Auf die Erstliga-Finalisten Wetzikon und Arosa umgemünzt heisst das: Die Wetziker warten seit letztem Donnerstag auf ihren Gegner, sind entsprechend ausgeruht und ihr Energiespeicher ist voll.
Dafür kann der EHC Arosa, der sich gegen Bellinzona erst mit einem Kraftakt in die «Belle» vom Dienstag rettete und diese dann 3:2 gewann, für sich reklamieren, im Spielrhythmus zu sein und mit einer Extraportion Euphorie antreten zu können.

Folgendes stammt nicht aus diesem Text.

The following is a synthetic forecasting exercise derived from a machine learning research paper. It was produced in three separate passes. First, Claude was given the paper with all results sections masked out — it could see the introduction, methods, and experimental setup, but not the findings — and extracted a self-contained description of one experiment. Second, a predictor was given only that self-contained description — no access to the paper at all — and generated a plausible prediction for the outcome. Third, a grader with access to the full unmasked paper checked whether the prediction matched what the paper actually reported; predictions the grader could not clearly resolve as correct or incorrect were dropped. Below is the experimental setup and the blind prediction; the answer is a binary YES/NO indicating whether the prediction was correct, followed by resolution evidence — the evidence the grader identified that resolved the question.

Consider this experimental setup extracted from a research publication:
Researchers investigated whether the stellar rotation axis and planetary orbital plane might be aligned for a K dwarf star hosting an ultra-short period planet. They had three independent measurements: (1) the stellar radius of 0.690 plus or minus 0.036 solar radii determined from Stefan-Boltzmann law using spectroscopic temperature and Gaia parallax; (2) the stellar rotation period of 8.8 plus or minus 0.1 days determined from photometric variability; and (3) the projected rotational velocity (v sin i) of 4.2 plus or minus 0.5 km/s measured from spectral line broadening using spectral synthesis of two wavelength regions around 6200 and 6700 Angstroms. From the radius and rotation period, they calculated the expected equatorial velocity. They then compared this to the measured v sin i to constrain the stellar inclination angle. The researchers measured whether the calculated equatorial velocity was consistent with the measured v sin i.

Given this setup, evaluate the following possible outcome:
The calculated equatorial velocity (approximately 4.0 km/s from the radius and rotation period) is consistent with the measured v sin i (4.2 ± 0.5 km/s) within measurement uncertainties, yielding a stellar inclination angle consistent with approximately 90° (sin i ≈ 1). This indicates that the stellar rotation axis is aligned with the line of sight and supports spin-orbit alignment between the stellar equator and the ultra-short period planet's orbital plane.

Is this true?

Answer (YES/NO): NO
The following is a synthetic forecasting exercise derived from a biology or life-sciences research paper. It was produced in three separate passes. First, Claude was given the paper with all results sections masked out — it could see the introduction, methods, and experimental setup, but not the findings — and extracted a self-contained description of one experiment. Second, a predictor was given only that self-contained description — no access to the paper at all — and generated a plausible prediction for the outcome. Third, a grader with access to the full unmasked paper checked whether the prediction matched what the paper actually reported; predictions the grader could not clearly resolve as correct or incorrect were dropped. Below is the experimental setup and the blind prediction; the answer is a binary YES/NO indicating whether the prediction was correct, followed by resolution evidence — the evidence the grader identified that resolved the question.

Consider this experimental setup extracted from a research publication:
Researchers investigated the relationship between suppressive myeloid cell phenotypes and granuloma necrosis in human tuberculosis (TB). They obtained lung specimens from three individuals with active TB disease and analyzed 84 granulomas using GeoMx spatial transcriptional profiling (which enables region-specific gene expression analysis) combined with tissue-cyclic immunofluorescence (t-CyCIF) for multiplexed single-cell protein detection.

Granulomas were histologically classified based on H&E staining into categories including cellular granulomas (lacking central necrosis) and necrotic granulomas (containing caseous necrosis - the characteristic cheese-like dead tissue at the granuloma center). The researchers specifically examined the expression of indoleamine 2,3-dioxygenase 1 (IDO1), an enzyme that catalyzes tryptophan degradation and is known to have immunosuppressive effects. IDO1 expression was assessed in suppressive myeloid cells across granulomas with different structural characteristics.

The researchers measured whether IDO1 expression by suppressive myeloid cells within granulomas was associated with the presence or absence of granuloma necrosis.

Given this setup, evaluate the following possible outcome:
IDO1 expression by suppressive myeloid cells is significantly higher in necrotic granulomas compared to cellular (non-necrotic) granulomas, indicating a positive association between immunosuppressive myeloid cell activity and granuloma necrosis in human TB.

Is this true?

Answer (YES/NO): NO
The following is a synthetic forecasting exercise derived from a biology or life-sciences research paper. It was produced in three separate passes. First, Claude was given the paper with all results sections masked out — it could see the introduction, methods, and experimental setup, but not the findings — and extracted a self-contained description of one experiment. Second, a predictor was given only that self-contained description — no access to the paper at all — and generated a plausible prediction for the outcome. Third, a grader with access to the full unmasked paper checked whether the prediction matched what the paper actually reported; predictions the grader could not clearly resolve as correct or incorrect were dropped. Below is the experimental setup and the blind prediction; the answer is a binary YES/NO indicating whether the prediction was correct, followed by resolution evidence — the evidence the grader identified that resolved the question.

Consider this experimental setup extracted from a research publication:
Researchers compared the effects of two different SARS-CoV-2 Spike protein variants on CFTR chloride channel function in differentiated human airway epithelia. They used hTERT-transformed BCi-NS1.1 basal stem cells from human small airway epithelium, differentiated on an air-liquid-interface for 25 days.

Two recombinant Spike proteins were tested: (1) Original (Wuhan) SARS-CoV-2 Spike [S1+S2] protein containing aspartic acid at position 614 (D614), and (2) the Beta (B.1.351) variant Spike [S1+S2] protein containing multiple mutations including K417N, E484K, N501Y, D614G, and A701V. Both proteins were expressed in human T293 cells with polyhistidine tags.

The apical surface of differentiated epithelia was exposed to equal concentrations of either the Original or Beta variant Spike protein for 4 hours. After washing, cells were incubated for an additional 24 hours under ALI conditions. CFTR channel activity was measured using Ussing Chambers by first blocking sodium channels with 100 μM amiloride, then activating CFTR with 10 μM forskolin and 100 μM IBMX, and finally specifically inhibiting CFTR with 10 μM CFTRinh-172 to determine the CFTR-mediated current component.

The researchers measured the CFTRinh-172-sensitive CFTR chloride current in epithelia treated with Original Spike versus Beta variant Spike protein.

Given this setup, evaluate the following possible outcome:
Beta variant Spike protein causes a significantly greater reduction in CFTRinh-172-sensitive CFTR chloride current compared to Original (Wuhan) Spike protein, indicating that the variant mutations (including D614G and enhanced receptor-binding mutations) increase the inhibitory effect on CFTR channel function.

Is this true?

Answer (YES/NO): YES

Arosa habe sich zuletzt einen Riesenglauben erarbeitet, sagt Roger Keller. Der EHCW-Trainer hat die Halbfinal-Partien vier und fünf zwischen Bellinzona und Arosa im Livestream verfolgt. Intensive Spiele hat Keller dabei gesehen und er hofft, dass die Aroser allenfalls ihre Kraftreserven anzapfen müssen, wenn es seiner Mannschaft gelingt, ein sehr hohes Tempo anzuschlagen.